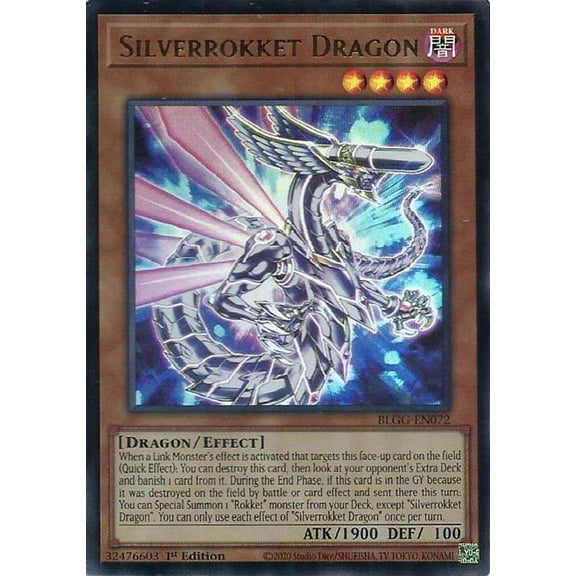 YuGiOh Battles of Legend: Glorious Gallery Ultra Rare Silverrokket Dragon BLGG-EN072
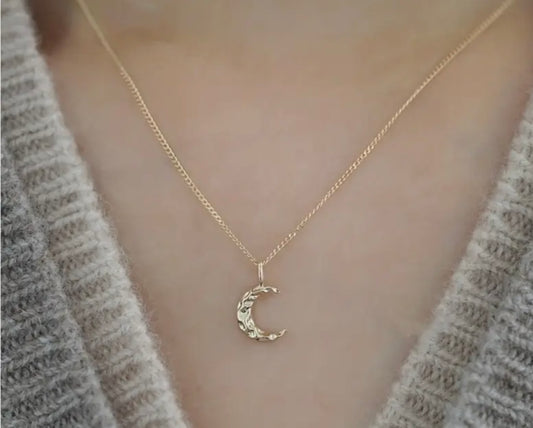 14k Gold Plated Crescent Moon Necklace – S925 Sterling Silver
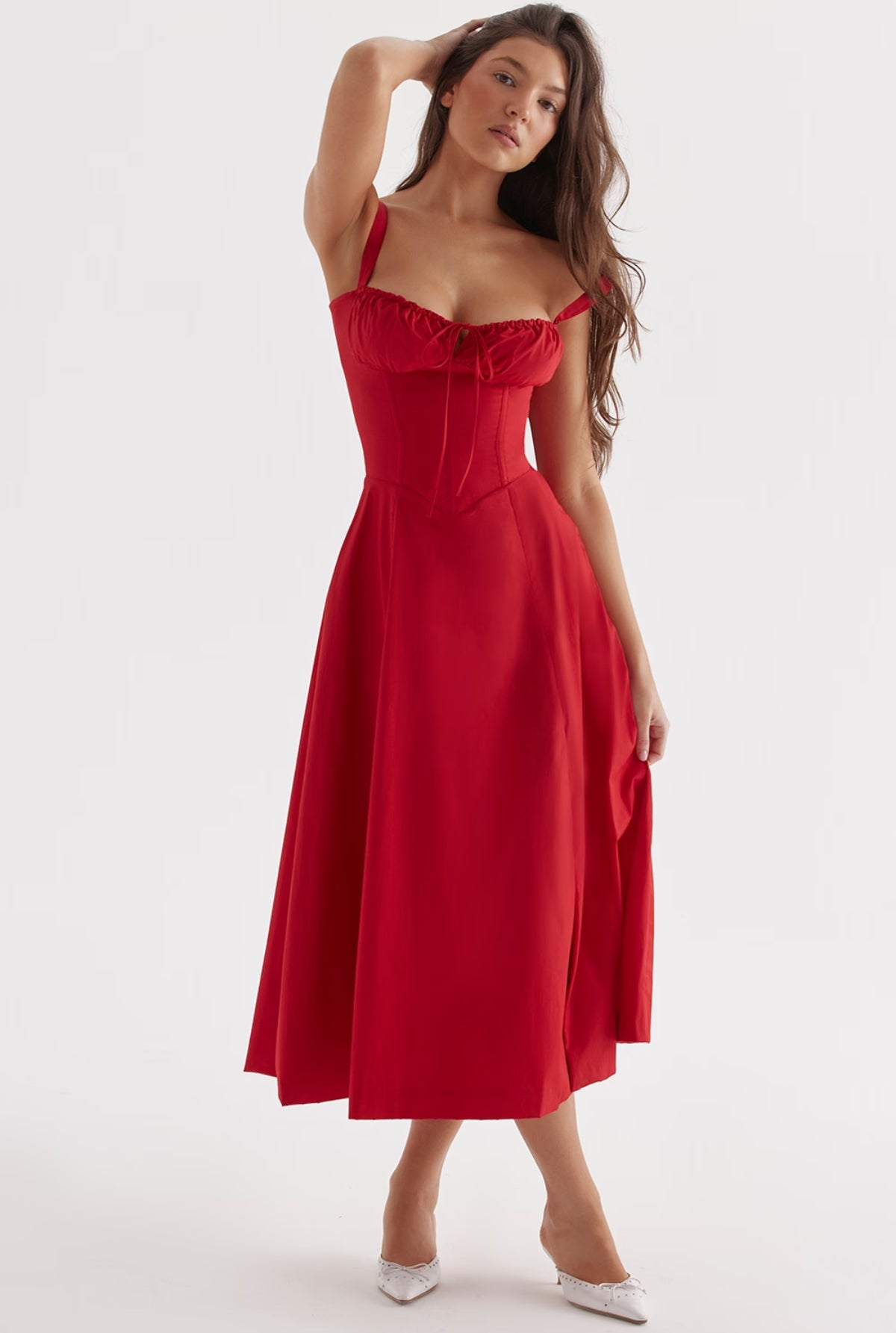 Eloisa Midi Dress - Red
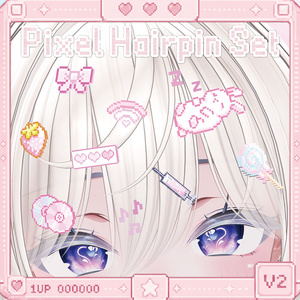 ︎✦︎ボイスギミック付✦︎ Pixel Hairpin Set_V2 〜話すと光るギミック付き〜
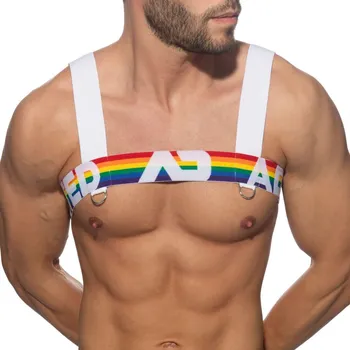 Pánské erotické prádlo Harness Addicted AD1111 Rainbow bílý M–L, elastický postroj pro muže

§ GOAL OF THE EXERCISE
Convert the material above into a numbered list with one caption per item, skipping any blank entries. Leave out the pictures.

§ ANSWER TO THIS PROBLEM
1.  YuGiOh Battles of Legend: Glorious Gallery Ultra Rare Silverrokket Dragon BLGG-EN072
2.  14k Gold Plated Crescent Moon Necklace – S925 Sterling Silver
3.  Eloisa Midi Dress - Red
4.  ︎✦︎ボイスギミック付✦︎ Pixel Hairpin Set_V2 〜話すと光るギミック付き〜
5.  Pánské erotické prádlo Harness Addicted AD1111 Rainbow bílý M–L, elastický postroj pro muže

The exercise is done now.